In 1881 a small group of Minneapolis businessmen formed a syndicate and purchased a Nicollet Avenue lot between 5th and 6th for $77,500. The syndicate hired architect Frederick Kees and Burnham W. Fisk to design an ambitious retail and office complex. Work began on the project the following year. Kees went on to design the Minneapolis City Hall, the Masonic Temple, the Grain and Flour Exchange Buildings and the Loring Theater.


Completed in 1883, the Syndicate Block boasted 5 acres of floor space. Early tenants included the Minneapolis Club, Medical offices, The Fred D. Young and Company( later Young Quinlan) the Minneapolis YMCA, Heffelfinger Footwear, Minneapolis Dry Goods, and The Leader store. John Bradstreet’s custom furniture and interior design business took up six floors of the Syndicate Block before a fire ravaged the building in 1893.

The Grand Army Reunion Parade marches past the Syndicate Block in 1884.

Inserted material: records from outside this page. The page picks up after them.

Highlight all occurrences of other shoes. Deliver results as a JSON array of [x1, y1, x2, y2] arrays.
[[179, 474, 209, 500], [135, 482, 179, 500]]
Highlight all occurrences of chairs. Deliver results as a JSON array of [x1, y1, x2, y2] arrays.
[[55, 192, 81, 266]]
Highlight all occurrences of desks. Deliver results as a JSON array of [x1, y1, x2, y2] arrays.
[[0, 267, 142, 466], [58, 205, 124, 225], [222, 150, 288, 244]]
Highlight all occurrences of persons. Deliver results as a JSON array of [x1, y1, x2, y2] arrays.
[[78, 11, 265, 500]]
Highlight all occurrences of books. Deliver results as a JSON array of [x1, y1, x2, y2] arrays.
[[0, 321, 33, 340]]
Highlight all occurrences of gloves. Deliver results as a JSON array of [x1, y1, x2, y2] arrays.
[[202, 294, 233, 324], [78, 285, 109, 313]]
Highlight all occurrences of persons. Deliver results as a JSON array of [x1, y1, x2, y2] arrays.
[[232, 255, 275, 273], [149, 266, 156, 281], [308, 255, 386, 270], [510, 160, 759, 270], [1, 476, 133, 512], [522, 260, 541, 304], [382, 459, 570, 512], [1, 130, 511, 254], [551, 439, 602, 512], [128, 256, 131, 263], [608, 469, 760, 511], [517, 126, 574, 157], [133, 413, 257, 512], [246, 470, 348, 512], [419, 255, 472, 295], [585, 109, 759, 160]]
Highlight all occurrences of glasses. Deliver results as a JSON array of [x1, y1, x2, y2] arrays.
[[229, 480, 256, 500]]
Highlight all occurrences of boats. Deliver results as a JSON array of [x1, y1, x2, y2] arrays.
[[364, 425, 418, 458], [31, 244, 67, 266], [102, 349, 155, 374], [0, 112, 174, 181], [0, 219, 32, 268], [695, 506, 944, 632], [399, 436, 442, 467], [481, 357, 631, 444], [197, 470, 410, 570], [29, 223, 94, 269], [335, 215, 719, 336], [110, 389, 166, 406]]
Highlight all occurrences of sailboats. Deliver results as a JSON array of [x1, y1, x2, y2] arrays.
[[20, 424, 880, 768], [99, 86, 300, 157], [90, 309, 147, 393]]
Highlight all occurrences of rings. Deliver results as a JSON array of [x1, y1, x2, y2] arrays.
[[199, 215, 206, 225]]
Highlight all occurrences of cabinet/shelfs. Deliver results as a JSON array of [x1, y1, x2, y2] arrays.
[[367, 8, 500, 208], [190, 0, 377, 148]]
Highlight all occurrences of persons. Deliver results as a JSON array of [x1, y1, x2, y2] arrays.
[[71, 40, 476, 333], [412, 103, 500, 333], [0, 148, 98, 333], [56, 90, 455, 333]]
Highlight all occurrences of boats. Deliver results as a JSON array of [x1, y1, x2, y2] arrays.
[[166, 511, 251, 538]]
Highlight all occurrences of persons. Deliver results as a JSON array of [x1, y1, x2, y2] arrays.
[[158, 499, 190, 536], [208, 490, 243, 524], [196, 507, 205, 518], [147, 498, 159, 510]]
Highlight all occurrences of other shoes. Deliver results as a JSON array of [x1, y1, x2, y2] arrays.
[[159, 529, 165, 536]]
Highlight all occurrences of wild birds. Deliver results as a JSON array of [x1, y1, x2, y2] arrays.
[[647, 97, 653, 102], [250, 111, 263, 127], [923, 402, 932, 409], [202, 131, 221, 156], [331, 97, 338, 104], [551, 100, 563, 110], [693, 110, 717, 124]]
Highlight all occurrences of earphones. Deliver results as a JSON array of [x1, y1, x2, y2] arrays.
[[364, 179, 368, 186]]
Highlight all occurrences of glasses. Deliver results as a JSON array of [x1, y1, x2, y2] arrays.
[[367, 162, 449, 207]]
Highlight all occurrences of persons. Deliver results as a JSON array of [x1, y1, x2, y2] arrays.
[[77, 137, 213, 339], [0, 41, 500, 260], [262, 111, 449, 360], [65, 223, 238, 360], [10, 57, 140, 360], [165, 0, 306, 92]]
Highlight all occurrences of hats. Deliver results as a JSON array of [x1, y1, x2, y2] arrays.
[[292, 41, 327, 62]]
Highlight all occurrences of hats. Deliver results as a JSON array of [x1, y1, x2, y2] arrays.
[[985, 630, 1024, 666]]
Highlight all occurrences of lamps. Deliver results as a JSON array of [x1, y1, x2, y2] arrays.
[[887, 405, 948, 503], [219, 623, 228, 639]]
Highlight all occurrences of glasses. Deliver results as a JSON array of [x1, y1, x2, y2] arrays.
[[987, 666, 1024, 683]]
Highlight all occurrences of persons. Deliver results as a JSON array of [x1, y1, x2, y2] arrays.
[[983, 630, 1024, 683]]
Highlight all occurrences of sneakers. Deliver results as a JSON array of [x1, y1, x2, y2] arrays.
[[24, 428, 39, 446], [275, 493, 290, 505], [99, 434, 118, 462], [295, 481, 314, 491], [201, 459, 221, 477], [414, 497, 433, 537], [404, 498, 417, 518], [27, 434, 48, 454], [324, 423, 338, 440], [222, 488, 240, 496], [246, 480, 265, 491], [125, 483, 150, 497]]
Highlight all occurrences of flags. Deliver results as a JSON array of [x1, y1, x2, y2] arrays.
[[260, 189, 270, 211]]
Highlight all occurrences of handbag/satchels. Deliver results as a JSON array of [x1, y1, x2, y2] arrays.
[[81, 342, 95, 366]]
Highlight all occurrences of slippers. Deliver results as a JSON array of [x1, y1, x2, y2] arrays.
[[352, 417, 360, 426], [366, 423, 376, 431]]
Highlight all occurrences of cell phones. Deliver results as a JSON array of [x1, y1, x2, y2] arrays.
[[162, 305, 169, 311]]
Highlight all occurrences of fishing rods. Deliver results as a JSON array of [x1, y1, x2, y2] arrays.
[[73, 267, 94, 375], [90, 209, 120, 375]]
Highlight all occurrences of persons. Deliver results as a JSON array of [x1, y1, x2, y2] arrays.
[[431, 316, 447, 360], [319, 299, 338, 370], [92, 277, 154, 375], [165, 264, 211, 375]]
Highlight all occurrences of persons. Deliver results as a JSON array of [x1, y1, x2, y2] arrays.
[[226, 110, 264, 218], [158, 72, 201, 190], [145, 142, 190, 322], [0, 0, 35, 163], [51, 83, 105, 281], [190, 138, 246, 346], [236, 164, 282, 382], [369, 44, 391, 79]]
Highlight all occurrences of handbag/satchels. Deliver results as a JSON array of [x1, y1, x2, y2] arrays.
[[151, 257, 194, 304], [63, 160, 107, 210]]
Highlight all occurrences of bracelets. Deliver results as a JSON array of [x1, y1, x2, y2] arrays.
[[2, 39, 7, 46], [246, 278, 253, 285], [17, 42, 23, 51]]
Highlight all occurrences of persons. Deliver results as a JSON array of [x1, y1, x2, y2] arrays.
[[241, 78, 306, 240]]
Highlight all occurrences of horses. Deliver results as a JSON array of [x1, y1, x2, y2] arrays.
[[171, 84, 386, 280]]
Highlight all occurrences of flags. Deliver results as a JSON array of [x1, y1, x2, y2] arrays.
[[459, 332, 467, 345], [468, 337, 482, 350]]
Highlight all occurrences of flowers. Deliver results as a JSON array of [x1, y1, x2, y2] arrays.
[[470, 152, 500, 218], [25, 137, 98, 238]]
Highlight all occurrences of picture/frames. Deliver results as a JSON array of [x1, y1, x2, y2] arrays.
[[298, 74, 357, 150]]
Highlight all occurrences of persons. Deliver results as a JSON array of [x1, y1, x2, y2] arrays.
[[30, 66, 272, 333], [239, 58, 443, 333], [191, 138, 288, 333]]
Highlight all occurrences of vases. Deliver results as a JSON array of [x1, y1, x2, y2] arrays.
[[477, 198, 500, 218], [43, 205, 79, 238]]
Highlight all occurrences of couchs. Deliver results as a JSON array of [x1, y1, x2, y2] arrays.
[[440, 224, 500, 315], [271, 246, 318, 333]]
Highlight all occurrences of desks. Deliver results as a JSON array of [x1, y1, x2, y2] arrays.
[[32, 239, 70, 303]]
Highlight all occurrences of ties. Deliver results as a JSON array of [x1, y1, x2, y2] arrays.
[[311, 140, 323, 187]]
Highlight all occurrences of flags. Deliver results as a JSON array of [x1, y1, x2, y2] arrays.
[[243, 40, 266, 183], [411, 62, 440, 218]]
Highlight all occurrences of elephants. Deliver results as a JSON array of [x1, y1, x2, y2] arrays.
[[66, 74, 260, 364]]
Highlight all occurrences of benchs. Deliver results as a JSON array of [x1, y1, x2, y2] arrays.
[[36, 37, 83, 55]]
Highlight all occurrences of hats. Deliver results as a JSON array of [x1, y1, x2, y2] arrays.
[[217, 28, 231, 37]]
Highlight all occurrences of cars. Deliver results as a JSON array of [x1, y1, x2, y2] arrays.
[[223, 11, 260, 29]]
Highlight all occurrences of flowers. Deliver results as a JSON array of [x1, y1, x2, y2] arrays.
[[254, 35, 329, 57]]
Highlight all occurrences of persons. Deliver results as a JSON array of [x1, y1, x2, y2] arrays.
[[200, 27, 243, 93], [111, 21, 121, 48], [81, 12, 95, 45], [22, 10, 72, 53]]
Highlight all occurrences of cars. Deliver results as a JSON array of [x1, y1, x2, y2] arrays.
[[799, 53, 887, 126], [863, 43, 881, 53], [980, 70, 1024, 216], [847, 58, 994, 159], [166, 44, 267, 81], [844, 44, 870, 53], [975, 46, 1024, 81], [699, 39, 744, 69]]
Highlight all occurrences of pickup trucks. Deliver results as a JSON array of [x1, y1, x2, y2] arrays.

In 1911 the southern corner of the building was destroyed by fire and replaced with a 6-floor Classical Style addition. The Leader Store moved their front door to Nicollet Avenue and renovated the lower facade in the 1930’s. In the middle of the last Century, J.C. Penny’s moved in and the entire building was covered in a beige and salmon metal panel facade. The building was demolished in 1989.